## Begin PASSAGE

Resurrection

It will probably be a long time before any further outwardly startling circumstance becomes obvious. A partially wrecked world containing over seven billion of partially or almost wholly wrecked human beings will take a good deal of hard work to get on its feet again, and before there can be talk of adding to earth’s millions from the ranks of the dead there is the matter of food and housing, and presumably clothing, to consider. There will therefore be a great setting of people to work, in the restoration of the earth, the reclamation of waste land, the irrigation of deserts, the preparation of homes not only for those then living who need homes but for those who are to come. All this will be an important part of the education that every man must have, but concurrently with this will be his spiritual instruction, his being made aware of the deeper principles that underlie his existence, the purpose for which God created him and the means by which that purpose is to be achieved. It is for the imparting of this instruction that God will have made ready the “Church”.

## End PASSAGE
## Begin RAW DATA

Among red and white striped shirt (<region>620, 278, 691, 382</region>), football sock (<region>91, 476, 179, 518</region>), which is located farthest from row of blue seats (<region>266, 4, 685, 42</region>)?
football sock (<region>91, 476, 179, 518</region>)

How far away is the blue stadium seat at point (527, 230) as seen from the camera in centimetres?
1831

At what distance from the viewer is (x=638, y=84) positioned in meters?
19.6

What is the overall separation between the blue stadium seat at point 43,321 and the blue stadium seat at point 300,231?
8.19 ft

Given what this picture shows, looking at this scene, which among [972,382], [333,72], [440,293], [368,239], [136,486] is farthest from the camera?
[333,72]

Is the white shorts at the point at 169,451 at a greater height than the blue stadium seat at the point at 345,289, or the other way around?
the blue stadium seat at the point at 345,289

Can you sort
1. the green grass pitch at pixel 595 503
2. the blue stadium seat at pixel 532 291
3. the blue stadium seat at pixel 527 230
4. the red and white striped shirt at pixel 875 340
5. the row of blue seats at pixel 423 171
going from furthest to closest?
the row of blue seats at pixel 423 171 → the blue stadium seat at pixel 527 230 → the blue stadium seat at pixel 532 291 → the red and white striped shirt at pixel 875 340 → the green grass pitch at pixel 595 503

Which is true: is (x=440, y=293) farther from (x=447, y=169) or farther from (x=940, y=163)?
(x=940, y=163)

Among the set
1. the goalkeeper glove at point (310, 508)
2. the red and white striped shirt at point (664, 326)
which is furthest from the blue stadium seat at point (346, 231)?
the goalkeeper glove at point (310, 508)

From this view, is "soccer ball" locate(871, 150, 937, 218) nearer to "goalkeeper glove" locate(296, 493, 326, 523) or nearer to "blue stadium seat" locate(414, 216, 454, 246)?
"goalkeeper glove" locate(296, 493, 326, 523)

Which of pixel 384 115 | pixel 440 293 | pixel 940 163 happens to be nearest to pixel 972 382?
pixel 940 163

## End RAW DATA

◆ WORK TO BE COMPLETED
Reproduce the entire passage titled "Resurrection" above, word for word and without any changes.

◆ CORRECT RESULT
Resurrection

It will probably be a long time before any further outwardly startling circumstance becomes obvious. A partially wrecked world containing over seven billion of partially or almost wholly wrecked human beings will take a good deal of hard work to get on its feet again, and before there can be talk of adding to earth’s millions from the ranks of the dead there is the matter of food and housing, and presumably clothing, to consider. There will therefore be a great setting of people to work, in the restoration of the earth, the reclamation of waste land, the irrigation of deserts, the preparation of homes not only for those then living who need homes but for those who are to come. All this will be an important part of the education that every man must have, but concurrently with this will be his spiritual instruction, his being made aware of the deeper principles that underlie his existence, the purpose for which God created him and the means by which that purpose is to be achieved. It is for the imparting of this instruction that God will have made ready the “Church”.